The huge forms for Gilligan & Stevens’ new block is looming up. We understand it is to be completed by the first of June next. It will be a fine acquisition to the business portion of the village.”
It was a good time to be an architect.
“John Jalet, architect, is full of business just now with the building of two immense blocks to superintend,” the Sentinel reported on March 31. “He certainly will little time to plan mischief.”
Excavation work was begun for the new L. C. Drake building, which, when completed, would hose the Drake & Bennett dry goods and grocery store.
“This will undoubtedly be one of the finest buildings in northern New York. … It will have a thirty-seven-feet front on Exchange Street (Montcalm Street) and Ninety-Six feet on Main Street (Champlain Avenue) , with an entrance on both streets, and three stories high,” the Ticonderoga Sentinel reported on April 7. “The walls will be of solid brick and the inside is to be finished throughout with hard wood.”
There was a shortage of housing.
“Dwellings are so scarce here that some of our monied men are thinking seriously of building tenement houses. Fifty good houses are needed today and would be taken at once,” the Sentinel reported on Match 31.
“Wm. Duross purchased the building in which he is doing a marketing business and will move it onto other grounds as soon as he can purchase a suitable site. The owner of the grounds, Mrs.
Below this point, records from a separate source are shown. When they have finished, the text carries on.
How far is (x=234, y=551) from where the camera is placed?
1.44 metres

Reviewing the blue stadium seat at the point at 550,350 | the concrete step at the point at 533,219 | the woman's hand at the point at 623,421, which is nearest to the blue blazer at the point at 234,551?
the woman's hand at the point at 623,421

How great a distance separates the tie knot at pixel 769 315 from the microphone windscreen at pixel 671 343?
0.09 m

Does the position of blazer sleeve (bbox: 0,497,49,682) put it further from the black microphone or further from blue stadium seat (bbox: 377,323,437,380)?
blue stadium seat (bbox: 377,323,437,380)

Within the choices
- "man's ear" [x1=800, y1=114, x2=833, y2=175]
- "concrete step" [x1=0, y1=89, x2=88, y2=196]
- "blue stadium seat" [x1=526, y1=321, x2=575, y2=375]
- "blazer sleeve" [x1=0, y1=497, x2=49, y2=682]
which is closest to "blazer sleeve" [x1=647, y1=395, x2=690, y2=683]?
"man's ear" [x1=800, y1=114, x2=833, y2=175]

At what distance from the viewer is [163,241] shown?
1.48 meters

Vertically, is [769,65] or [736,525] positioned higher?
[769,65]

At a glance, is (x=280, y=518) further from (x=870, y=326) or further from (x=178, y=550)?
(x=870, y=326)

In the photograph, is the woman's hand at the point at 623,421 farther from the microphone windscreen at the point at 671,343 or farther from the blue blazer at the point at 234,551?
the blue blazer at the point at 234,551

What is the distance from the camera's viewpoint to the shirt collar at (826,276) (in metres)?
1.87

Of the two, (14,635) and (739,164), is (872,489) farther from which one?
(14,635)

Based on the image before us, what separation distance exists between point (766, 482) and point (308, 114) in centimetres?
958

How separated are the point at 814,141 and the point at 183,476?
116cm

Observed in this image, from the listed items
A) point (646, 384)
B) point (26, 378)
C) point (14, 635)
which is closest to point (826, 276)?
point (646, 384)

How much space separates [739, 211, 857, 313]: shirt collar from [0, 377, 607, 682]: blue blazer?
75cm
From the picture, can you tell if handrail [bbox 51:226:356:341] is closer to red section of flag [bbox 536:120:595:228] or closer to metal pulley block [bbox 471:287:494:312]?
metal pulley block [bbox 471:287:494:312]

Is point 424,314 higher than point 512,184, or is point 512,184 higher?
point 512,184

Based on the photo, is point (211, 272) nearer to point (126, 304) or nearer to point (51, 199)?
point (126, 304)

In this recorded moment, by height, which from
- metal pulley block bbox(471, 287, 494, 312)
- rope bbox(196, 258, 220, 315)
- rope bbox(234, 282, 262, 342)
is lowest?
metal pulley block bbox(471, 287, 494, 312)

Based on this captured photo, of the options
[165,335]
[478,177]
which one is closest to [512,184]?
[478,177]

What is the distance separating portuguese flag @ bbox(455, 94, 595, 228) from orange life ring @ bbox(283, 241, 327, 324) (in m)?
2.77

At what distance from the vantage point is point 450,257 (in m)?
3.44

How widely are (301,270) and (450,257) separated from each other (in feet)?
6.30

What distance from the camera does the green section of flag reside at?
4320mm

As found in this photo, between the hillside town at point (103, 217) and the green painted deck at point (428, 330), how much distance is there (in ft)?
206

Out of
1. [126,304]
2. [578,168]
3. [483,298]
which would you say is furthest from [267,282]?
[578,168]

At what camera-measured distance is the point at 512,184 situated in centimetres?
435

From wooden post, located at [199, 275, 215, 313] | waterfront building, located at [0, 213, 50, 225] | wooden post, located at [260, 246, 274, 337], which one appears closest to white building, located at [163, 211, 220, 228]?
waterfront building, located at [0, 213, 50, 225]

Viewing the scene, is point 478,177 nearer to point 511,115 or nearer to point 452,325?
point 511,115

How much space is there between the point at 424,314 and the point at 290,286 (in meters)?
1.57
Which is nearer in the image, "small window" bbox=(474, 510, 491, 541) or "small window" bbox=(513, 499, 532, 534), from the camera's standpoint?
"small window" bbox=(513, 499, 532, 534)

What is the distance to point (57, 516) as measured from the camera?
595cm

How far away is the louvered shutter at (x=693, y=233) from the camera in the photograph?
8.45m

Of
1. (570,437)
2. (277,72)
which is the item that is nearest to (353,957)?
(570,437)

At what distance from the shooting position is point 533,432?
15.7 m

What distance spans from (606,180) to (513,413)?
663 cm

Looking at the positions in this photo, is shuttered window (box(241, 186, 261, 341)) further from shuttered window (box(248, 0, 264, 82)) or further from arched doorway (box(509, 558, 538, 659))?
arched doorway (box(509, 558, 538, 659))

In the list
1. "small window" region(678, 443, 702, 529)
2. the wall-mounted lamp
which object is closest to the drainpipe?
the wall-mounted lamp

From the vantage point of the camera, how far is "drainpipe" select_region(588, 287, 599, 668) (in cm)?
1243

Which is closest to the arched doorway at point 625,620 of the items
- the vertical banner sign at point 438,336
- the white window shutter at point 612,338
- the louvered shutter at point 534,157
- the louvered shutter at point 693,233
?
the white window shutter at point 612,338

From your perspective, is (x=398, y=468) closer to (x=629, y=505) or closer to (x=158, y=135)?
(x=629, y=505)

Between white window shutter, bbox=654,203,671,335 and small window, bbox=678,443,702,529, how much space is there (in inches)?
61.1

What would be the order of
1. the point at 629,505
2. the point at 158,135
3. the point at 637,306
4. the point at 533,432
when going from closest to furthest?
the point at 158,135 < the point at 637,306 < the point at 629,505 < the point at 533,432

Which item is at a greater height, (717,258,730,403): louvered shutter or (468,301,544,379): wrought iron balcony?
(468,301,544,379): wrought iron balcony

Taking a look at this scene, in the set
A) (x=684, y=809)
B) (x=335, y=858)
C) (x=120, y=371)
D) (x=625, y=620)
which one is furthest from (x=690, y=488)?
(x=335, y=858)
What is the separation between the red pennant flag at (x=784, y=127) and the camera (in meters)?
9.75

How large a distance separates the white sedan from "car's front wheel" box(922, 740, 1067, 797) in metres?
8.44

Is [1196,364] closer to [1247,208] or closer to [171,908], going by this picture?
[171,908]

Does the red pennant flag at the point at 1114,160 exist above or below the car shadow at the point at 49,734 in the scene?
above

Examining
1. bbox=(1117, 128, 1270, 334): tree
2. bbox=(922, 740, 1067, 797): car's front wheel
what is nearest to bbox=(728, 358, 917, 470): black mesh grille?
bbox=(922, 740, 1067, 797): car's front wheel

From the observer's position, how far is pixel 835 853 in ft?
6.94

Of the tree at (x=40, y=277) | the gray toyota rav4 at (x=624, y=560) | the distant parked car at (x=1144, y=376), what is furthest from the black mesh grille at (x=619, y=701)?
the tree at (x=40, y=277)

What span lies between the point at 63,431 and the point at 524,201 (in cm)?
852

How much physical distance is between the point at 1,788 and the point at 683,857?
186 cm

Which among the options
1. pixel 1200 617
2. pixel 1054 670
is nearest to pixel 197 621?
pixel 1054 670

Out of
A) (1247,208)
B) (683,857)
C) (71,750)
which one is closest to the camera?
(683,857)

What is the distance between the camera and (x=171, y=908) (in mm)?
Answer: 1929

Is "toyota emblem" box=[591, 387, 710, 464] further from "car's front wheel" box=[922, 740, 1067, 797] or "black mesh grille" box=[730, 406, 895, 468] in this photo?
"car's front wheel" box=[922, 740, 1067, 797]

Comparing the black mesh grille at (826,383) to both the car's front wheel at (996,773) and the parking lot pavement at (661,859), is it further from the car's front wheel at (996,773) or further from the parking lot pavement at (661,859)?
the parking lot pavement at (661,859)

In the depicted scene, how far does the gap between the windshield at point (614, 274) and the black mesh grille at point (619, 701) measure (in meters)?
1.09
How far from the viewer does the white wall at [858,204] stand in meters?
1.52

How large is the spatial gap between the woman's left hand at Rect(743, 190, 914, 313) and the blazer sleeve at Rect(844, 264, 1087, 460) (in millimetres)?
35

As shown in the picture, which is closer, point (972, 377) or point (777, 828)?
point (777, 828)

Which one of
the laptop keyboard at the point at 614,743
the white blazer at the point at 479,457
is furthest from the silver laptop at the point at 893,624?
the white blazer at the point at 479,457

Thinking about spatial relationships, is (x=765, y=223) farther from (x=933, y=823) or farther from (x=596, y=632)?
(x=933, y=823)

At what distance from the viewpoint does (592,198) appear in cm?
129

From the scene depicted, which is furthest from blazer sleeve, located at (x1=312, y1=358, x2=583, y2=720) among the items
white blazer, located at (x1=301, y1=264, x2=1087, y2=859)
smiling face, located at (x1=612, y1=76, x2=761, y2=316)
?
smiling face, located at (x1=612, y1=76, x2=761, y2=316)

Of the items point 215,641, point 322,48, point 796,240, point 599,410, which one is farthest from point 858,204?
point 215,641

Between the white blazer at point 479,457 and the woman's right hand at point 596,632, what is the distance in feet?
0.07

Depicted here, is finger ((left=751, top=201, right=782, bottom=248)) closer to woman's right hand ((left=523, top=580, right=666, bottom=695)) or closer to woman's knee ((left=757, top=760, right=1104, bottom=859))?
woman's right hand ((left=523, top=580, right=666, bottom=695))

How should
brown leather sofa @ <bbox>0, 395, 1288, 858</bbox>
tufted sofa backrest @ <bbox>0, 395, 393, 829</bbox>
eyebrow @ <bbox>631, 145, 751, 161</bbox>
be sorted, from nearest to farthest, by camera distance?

Hall, is about to erect a block of five tenement houses at once, and so the work of building goes on.”
In other 19th century Ticonderoga news collected from historic newspapers of the region:
1882
- “We are authorized to say that for the better convenience of the numerous friends and customers of the First National Bank of Orwell, Vt., that they will open a banking office in the village of Ticonderoga in a short time,” the Sentinel reported on March 24.
- “The Rogers Rock Hotel is being enlarged in order to accommodate the increased patronage which the popular summer resort is receiving from year to year,” the Sentinel reported on March 24.
- “The D. & H. C. Co. are building a new depot, 250 feet in length, at Baldwin and the steamboat company is also erecting a covered walk to the new dock, 100 feet long and 40 feet wide,” the Sentinel reported on Sept. 30.
- “A new awning adorns the front of Hooper & Co.’s mammoth store,” the Sentinel reported on April 7. “Their front windows present a fine appearance with a beautiful stove and other articles in the centre, fine samples of shoes to the right, and a fine array of crockery and other wares to the left.”
1880
- “Your correspondent with road commissioners Phelps, McIntyre, and Underhill laid out and surveyed a road from Ironville to Ti line, near Warner Hill recently,” the Elizabethtown Post & Gazette reported on Sept. 2. “There were 22 courses and the distance traversed is 470 rods. Ti will continue the road S. E. to Ti Street Road.”